In order to solve the above-mentioned problems, the present inventors have made a detailed study on the situation of temperature rise on the surface of the braking disk and the situation where the heat is transmitted to the permanent magnet. In order to suppress the temperature rise of the braking disc and permanent magnet, "magnet pole surface facing method" and "pole pieceless method" are adopted to ensure the heat dissipation of the guide tube and braking disc It has been clarified that it is effective to directly cool the surface of the heat generating part of the disc that faces the permanent magnet of the braking disc, which has the highest temperature.

As shown in FIGS. 1 to 3, in the ordinary eddy current speed reducer, permanent magnets are arranged on the entire circumference of the retaining ring in the circumferential direction. In this case, since the surface of the braking disc facing the permanent magnet faces the end face of the guide cylinder containing the permanent magnet at a narrow interval, it is difficult to introduce cooling air to the surface of the braking disc. is there.

However, if a region where the permanent magnets are not arranged is provided in a part of the holding ring in the circumferential direction and the nozzle for cooling is arranged in this region, the braking disk has the highest temperature.
The surface facing the permanent magnet can be cooled directly.
Moreover, in order to suppress the temperature rise of the braking disc and the permanent magnet, it is most effective to directly cool the heat generating portion of the braking disc.
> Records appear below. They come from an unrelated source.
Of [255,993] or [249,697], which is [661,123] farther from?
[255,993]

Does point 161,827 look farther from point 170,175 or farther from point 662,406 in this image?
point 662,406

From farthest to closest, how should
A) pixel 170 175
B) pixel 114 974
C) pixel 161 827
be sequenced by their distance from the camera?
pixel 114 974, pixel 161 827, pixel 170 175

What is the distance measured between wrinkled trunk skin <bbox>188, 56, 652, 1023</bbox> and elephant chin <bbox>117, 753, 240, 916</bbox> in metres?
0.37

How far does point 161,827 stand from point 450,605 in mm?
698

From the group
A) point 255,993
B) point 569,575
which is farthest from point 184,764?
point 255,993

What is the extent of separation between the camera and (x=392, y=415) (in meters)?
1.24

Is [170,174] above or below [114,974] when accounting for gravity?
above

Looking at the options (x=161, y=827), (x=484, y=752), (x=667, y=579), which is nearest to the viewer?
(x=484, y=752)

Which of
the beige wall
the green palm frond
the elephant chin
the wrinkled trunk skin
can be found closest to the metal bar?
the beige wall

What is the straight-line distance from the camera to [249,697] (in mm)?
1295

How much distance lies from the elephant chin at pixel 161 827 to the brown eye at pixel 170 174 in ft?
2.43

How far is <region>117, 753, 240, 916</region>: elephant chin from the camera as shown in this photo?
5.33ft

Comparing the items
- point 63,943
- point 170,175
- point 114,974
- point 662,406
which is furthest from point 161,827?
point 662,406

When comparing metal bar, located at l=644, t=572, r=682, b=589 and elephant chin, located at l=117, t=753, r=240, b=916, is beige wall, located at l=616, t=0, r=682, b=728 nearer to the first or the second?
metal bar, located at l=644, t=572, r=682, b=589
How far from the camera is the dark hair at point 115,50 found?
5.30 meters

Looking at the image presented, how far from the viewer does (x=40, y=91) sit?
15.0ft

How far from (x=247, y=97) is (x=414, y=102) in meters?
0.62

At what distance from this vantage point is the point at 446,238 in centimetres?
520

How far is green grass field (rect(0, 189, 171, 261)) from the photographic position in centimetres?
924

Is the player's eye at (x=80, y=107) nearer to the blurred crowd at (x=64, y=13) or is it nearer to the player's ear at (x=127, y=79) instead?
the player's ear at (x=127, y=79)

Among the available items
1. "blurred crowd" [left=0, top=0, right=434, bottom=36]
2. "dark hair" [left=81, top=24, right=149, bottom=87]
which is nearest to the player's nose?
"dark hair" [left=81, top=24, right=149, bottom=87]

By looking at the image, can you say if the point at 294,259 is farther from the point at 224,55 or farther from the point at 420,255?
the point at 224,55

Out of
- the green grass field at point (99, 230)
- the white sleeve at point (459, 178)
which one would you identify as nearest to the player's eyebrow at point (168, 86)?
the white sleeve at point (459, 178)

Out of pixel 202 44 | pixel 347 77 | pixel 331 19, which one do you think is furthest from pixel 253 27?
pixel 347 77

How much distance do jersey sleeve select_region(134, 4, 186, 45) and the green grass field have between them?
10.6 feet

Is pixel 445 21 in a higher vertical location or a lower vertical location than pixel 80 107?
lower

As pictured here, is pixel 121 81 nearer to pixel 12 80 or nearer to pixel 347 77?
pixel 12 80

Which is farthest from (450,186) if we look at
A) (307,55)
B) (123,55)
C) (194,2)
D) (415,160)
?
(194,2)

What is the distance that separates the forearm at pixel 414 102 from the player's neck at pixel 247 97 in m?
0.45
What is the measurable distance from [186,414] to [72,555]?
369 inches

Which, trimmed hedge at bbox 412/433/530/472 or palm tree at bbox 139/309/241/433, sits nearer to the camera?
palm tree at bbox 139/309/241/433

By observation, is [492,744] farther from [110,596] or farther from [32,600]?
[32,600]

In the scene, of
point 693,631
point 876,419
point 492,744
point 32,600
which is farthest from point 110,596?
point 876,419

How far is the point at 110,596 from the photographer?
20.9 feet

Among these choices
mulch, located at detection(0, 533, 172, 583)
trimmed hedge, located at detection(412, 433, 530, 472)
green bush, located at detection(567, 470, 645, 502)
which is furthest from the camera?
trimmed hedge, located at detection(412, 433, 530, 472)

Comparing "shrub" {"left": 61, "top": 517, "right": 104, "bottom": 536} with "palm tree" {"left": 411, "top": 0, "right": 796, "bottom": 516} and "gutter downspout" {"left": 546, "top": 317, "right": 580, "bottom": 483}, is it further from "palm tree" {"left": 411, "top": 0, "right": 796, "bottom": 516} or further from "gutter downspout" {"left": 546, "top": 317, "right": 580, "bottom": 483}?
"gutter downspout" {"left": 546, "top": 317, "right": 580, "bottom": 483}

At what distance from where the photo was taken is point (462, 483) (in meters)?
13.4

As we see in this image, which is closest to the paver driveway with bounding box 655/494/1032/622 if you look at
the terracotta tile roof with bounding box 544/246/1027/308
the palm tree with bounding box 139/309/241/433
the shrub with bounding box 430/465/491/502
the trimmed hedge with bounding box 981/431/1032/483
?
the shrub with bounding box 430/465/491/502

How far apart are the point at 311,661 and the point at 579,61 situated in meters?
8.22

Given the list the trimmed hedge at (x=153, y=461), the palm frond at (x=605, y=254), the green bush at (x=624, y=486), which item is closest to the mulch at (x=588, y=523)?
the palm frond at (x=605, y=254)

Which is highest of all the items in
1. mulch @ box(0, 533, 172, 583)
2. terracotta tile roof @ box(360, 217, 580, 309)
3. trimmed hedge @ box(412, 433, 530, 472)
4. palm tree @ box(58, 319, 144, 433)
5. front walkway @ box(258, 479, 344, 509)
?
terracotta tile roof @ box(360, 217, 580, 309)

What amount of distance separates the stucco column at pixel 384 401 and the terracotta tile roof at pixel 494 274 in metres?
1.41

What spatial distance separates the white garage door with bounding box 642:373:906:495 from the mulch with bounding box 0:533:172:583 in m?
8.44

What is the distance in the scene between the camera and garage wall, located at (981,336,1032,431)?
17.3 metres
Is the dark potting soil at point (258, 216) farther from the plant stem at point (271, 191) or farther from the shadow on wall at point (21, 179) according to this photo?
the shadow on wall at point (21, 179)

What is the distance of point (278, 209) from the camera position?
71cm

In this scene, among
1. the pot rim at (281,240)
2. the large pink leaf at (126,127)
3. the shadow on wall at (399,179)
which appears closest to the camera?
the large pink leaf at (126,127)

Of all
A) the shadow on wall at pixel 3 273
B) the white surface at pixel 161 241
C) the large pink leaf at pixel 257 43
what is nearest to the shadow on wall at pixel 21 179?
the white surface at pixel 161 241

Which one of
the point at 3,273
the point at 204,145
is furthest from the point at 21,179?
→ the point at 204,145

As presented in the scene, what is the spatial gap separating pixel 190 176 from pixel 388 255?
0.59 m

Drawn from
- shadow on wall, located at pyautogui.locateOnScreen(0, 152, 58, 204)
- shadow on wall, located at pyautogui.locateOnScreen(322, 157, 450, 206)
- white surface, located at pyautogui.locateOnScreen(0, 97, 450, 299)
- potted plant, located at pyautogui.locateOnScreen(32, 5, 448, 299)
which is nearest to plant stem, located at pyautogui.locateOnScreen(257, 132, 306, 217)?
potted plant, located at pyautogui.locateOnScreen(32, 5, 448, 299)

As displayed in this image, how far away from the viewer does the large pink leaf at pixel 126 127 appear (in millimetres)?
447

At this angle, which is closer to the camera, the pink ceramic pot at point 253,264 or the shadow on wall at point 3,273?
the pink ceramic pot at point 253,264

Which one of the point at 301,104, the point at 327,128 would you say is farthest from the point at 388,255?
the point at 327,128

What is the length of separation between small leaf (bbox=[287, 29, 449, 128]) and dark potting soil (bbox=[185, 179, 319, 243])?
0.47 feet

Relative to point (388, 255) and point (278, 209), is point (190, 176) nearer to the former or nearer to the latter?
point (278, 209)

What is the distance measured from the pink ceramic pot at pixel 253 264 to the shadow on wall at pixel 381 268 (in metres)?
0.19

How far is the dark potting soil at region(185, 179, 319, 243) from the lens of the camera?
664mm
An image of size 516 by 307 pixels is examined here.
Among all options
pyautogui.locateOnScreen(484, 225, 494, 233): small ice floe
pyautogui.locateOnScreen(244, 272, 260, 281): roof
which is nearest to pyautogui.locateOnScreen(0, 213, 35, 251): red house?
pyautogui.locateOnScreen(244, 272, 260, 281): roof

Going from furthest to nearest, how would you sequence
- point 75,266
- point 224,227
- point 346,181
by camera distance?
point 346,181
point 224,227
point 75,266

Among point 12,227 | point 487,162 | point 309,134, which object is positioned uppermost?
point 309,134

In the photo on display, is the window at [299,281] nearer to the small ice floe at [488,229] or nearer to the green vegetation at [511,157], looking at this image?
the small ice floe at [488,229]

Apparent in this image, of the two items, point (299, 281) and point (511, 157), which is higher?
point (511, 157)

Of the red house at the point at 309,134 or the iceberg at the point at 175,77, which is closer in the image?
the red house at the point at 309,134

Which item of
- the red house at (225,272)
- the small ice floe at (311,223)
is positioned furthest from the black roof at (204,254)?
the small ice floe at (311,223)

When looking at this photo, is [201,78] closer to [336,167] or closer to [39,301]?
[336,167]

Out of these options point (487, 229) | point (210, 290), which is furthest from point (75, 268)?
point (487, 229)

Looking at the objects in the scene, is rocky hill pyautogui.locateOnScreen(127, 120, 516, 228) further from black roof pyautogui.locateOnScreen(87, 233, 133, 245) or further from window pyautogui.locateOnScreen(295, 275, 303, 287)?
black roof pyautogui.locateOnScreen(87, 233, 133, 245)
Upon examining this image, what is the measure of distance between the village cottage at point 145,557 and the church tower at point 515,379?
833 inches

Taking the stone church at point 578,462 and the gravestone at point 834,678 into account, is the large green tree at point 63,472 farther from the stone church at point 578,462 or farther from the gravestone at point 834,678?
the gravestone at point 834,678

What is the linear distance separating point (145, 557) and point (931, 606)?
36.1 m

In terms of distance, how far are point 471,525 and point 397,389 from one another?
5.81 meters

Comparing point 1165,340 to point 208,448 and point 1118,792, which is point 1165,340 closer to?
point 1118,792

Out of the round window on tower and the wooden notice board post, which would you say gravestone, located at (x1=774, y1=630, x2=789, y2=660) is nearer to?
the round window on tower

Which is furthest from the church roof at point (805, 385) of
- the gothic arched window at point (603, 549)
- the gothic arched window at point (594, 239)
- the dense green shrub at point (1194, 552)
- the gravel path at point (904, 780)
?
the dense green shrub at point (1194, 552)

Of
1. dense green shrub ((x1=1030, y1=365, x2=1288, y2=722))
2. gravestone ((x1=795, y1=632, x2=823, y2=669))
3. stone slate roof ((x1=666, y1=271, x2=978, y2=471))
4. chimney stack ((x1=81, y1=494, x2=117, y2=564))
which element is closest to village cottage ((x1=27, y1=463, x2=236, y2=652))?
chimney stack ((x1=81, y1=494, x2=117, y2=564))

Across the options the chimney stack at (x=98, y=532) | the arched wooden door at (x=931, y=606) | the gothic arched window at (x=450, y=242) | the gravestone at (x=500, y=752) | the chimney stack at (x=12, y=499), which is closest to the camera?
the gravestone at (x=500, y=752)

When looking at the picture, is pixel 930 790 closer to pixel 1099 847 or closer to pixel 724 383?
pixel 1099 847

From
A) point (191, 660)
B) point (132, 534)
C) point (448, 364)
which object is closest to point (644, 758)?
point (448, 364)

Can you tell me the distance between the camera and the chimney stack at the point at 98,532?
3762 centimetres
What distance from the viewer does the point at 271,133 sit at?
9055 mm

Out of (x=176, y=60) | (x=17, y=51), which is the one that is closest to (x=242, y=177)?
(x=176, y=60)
If a region in which the permanent magnets are not arranged is provided in a part of the retaining ring in the circumferential direction, there is a concern that the braking torque generated may decrease. However, the dimensions of the permanent magnets that are placed in the remaining area on the circumference (for example, the radial and rotational axis dimensions)
By increasing, the braking force of the entire device can be secured without reducing the braking torque so much.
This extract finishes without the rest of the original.